The fees stated are the minimum – the bill allows for annual increase and for many people, exemptions based on financial needs are prohibited.
“The cost paradox of employment authorization documents is that you don’t allow work, but you need to pay for it,” said Kathleen Bush-Joseph, a policy analyst at the Institute for Nonpartisan Immigration Policy.
Ultraman pointed out that collecting annual fees for asylum seekers for applications will punish the U.S. government itself for more than or less applicants controlled by those who are controlled by more than or less.
Others exclude legal immigrants, such as refugees and refugee immigrants, including benefits such as Medicare, Medicaid and Supplementary Nutrition Assistance Program (SNAP). Another provision excludes children from the child tax credit if their parents lack a social security number.
Praise and contempt
Altman, whose organization has closely tracked the immigration aspects of the foundation bill, said people can look at the bill two ways: big picture — as a $150-billion infusion to supercharge what the Trump administration has already started — or surprisingly, as a series of policy changes that will not be easy to undo “and make an already corrupt system subject to even fewer safeguards and really go after people’s most basic needs.”
Bush-Joseph has a different view. The funding strengthened an outdated and rigid immigration system without fundamentally changing it, she said.
“That’s why even if there aren’t many people coming to the border right now, all that money is going to go to the border,” she said.
Bush Joseph said money alone wouldn’t change things overnight. It takes time to hire and open a detention center. Immigration judges will still have a large backlog of cases. And getting foreign countries to agree to accept more people being expelled is tricky.
“Arson and detaining private contractors does not allow you to reach an agreement from El Salvador to take five more planes a week,” she said.
At a White House event on June 26, Trump urged Congress to quickly pass the bill, saying it was “will be the most important border legislation ever.”
Senator Rand Paul (R-ky.) was one of three senators who voted against the bill on Tuesday, calling it a “recky spending,” he wrote on X: “I’m all about hiring new people to help secure our borders, but we don’t need this bill, especially when our borders are mostly contained within our borders.”
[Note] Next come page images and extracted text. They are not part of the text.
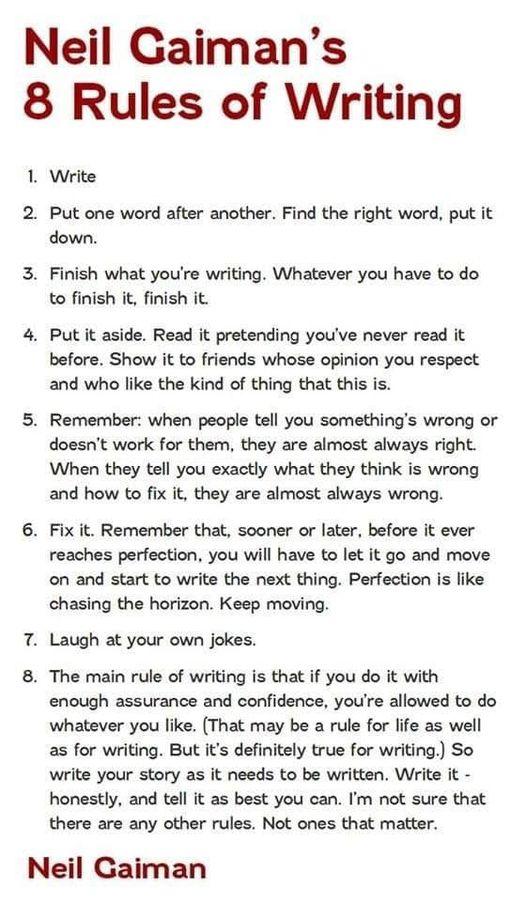 Neil Gaiman's
8 Rules of Writing

1. Write

2. Put one word after another. Find the right word, put it down.

3. Finish what you're writing. Whatever you have to do to finish it, finish it.

4. Put it aside. Read it pretending you've never read it before. Show it to friends whose opinion you respect and who like the kind of thing that this is.

5. Remember: when people tell you something's wrong or doesn't work for them, they are almost always right. When they tell you exactly what they think is wrong and how to fix it, they are almost always wrong.

6. Fix it. Remember that, sooner or later, before it ever reaches perfection, you will have to let it go and move on and start to write the next thing. Perfection is like chasing the horizon. Keep moving.

7. Laugh at your own jokes.

8. The main rule of writing is that if you do it with enough assurance and confidence, you're allowed to do whatever you like. (That may be a rule for life as well as for writing. But it's definitely true for writing.) So write your story as it needs to be written. Write it - honestly, and tell it as best you can. I'm not sure that there are any other rules. Not ones that matter.

Neil Gaiman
Throughout the political aisle, Democrats, including California Senator Alex Padilla, slammed the bill, saying funds related to immigration have increased a lot of policy changes.
“You might think that maybe it’s only a moment, Republicans will use this reconciliation process as an opportunity for them to do what they said before and modernize our country’s immigration system,” Padilla said last month. “But they are not.”